The flywheels were down to less than twenty percent. The charge could've lasted days, with them clamped on in leech mode, but she hadn't counted on them having to dodge torpedoes or perform man-overboard rescues and multiple evacuations of the lockout chamber.

She didn't think much of their running the turbogenerator in this weather. The seas would wash over the snorkel. And there were no submerged drilling platforms around here with convenient bubbles of air.

One thing at a time.

She rotated the hydrophone until it was pointed sternward, and then she pulled out the headphone jack. Immediately, the sound of the turbines, already audible without aid, became richer, transmitting frequencies not heard through the hull.

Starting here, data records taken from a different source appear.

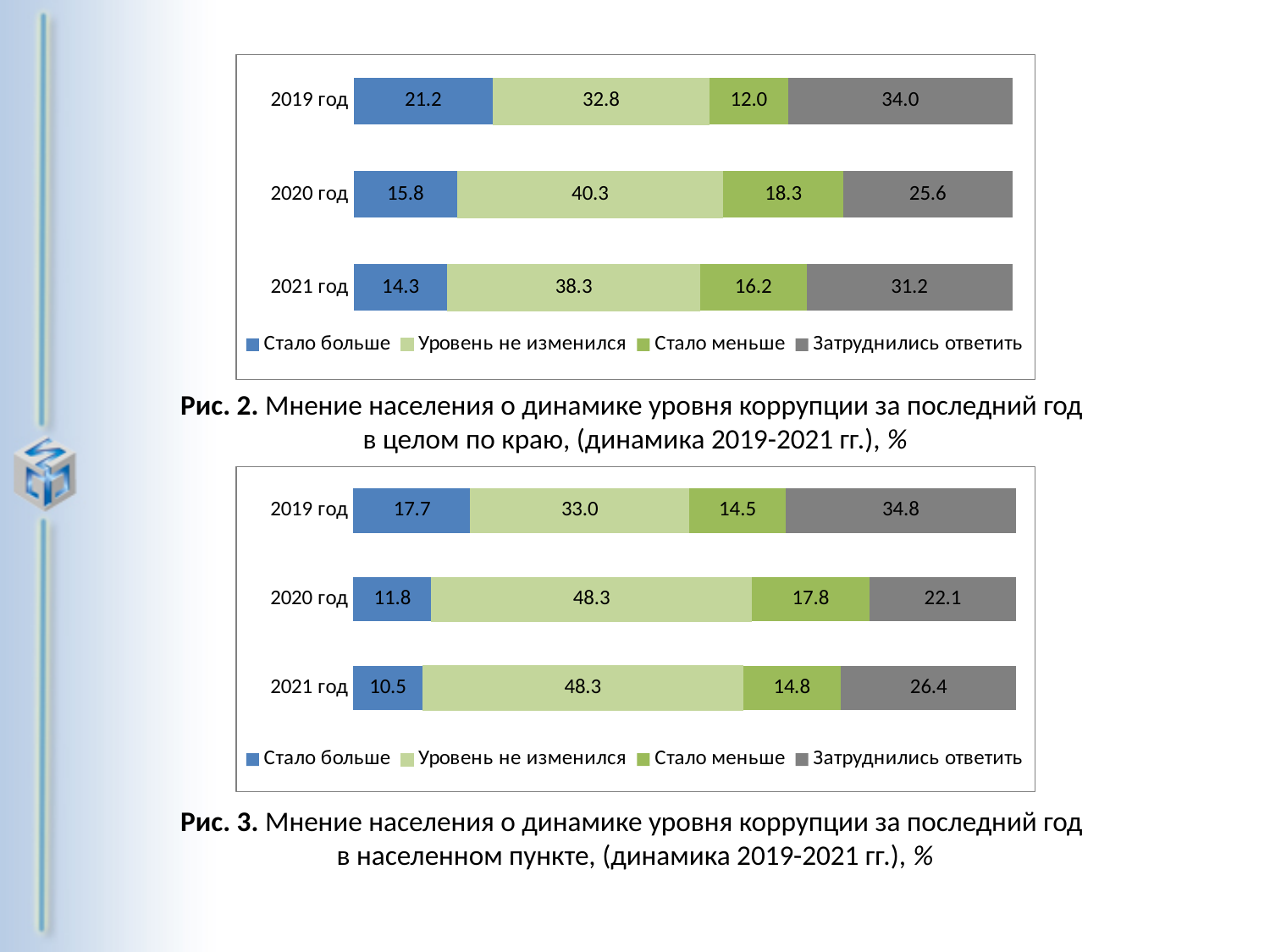
In the top chart (Рис. 2), what is the value for "Стало больше" in 2019 год? 21.2 How many years are shown in the bottom chart (Рис. 3)? 3 In the top chart (Рис. 2), what is the difference between the "Затруднились ответить" values for 2019 год and 2020 год? 8.4 In the top chart (Рис. 2), does the value for "Стало больше" rise or fall from 2019 год to 2021 год? Fall What kind of chart is the bottom chart (Рис. 3)? Stacked bar chart In the bottom chart (Рис. 3), which year has the lowest value for "Стало больше"? 2021 год In the bottom chart (Рис. 3), which is larger: "Уровень не изменился" in 2019 год or in 2020 год? 2020 год In the top chart (Рис. 2), which year has the highest value for "Стало больше"? 2019 год In the bottom chart (Рис. 3), what is the value for "Стало меньше" in 2020 год? 17.8 In the top chart (Рис. 2), what is the value for "Уровень не изменился" in 2020 год? 40.3 How many series does the legend of the top chart (Рис. 2) list? 4 In the bottom chart (Рис. 3), what is the value for "Затруднились ответить" in 2021 год? 26.4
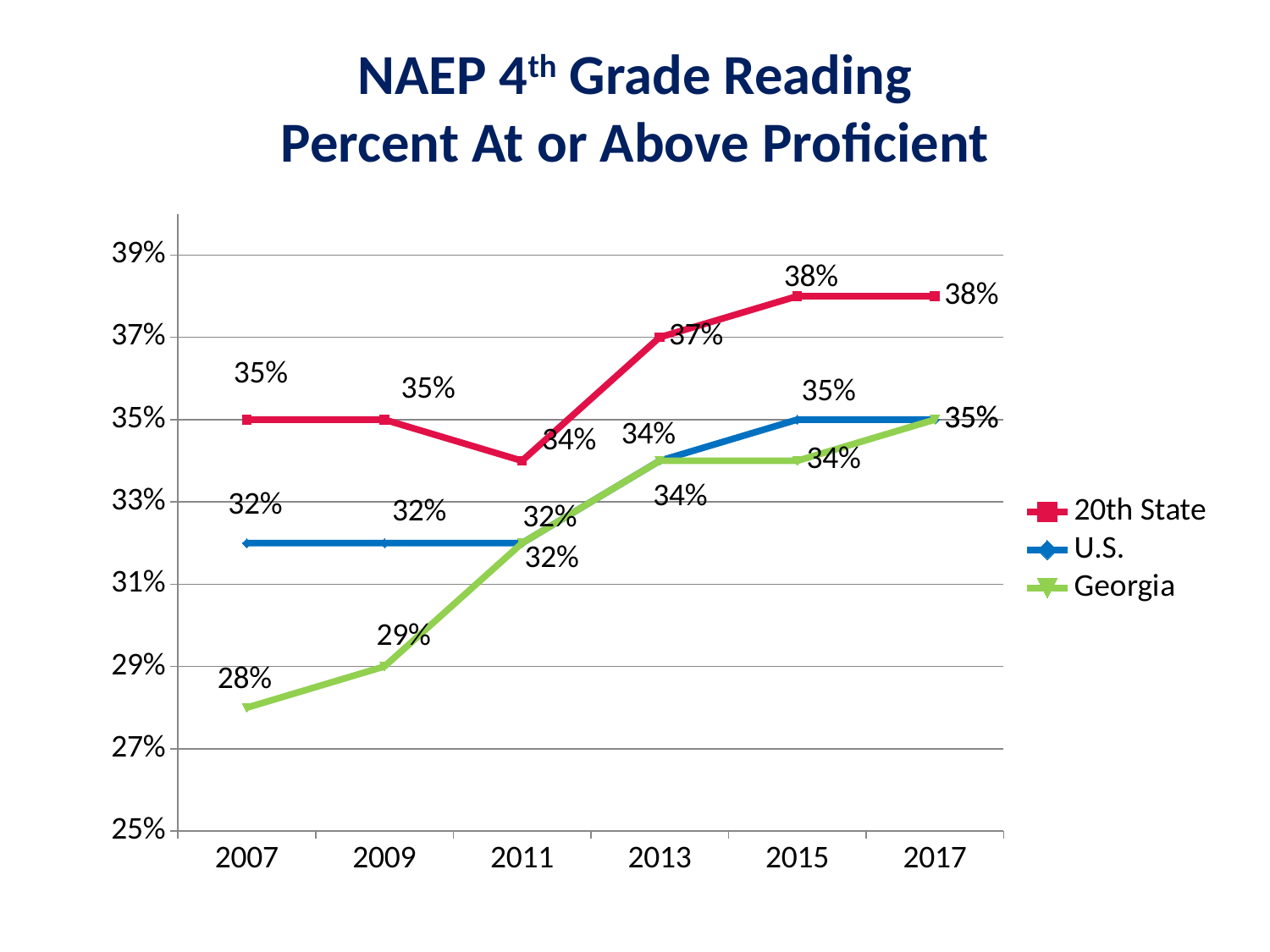
What was Georgia's value in 2009? 29% What was the 20th State value in 2015? 38% How many years are plotted along the x axis? 6 How many series does the legend list? 3 What is the difference between the 20th State value and Georgia's value in 2007? 7 percentage points Which series is shown in red? 20th State In which year was Georgia's value lowest? 2007 What type of chart is shown on the slide? Line chart What was the U.S. value in 2013? 34% Does Georgia's line generally rise or fall from 2007 to 2017? Rise Which was higher in 2015, the U.S. value or Georgia's value? U.S. What was Georgia's percent at or above proficient in 2007? 28%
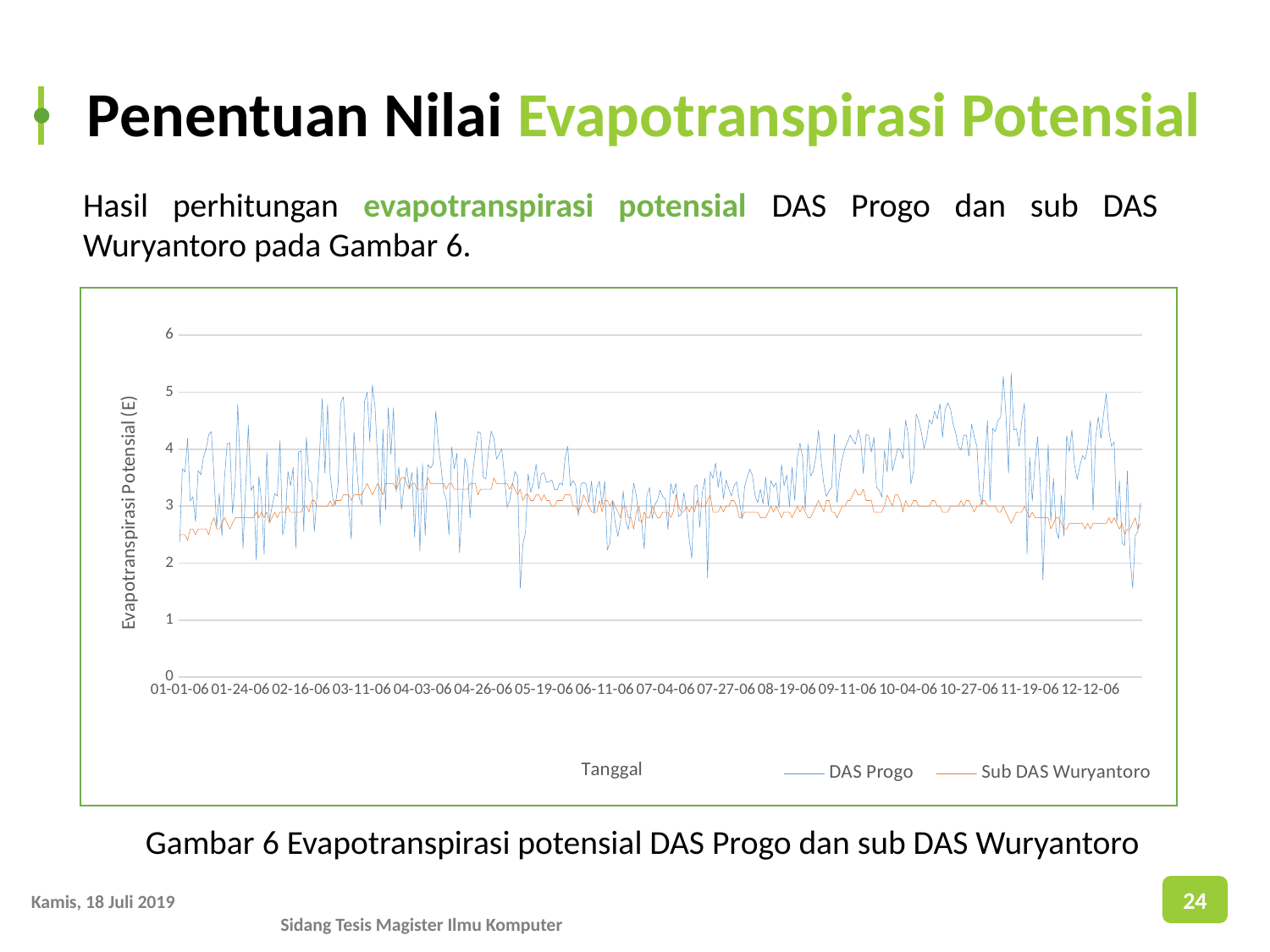
Is the highest value of the Sub DAS Wuryantoro series greater or less than 4? less Is the lowest value of the DAS Progo series greater or less than 2? less Which series shows the lower and more stable values across the year? Sub DAS Wuryantoro How many series does the chart legend list? 2 What is the title of the y axis? Evapotranspirasi Potensial (E) Is the lowest value of the Sub DAS Wuryantoro series greater or less than 2? greater Which series has the larger peak value, DAS Progo or Sub DAS Wuryantoro? DAS Progo How many date labels are shown along the x axis? 16 Which series reaches the highest values on the chart? DAS Progo What kind of chart is shown on the slide? line chart What is the title of the x axis? Tanggal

She cranked the seat around and carefully squeezed over Fraser, and into the lockout chamber, kissing Thomas quickly as she moved back to the toolbox.

"Okay, as I remember, the intake grid on the water jets had six-inch-square openings." She was pulling tools out and laying them on the floor. She took heavy wrenches, a two-pound sledge, and screwdrivers. "How tough are those impellerblades?"

Thomas pursed his lips, then licked them. "Well, on the Witch Class boat I served on, we had to replace them occasionally, especially if we were working inland waterways. Sand in the water chews them up. The stuff that could really crack them-rocks or metal debris-doesn't float."

"Not usually."

She pressurized the entire sub. Not only would it lessen the leak in the pilot compartment, she didn't want to leave Fraser in there alone. Thomas braced his shoulders against the ceiling and pushed down on the hatch with his feet to get it open against the current streaming by. Patricia blocked it open with a ten-inch box-end wrench. Water bubbled and swirled around the opening, reminding her, oddly, of a flushing toilet.

"Monkey wrench number one," she said. She took an adjustable pipe wrench, perhaps fourteen inches long and weighing about two pounds, and used the salvage-foam tank nozzle to encase it in sticky, buoyant foam. They had to squeeze it through the gap in the hatch, and then it was gone in the current.

She heard it bump, once, against the shroud around SubLorraine's prop; then there was another bump as it was sucked up to the intake grid. "It might stick crosswise," she warned.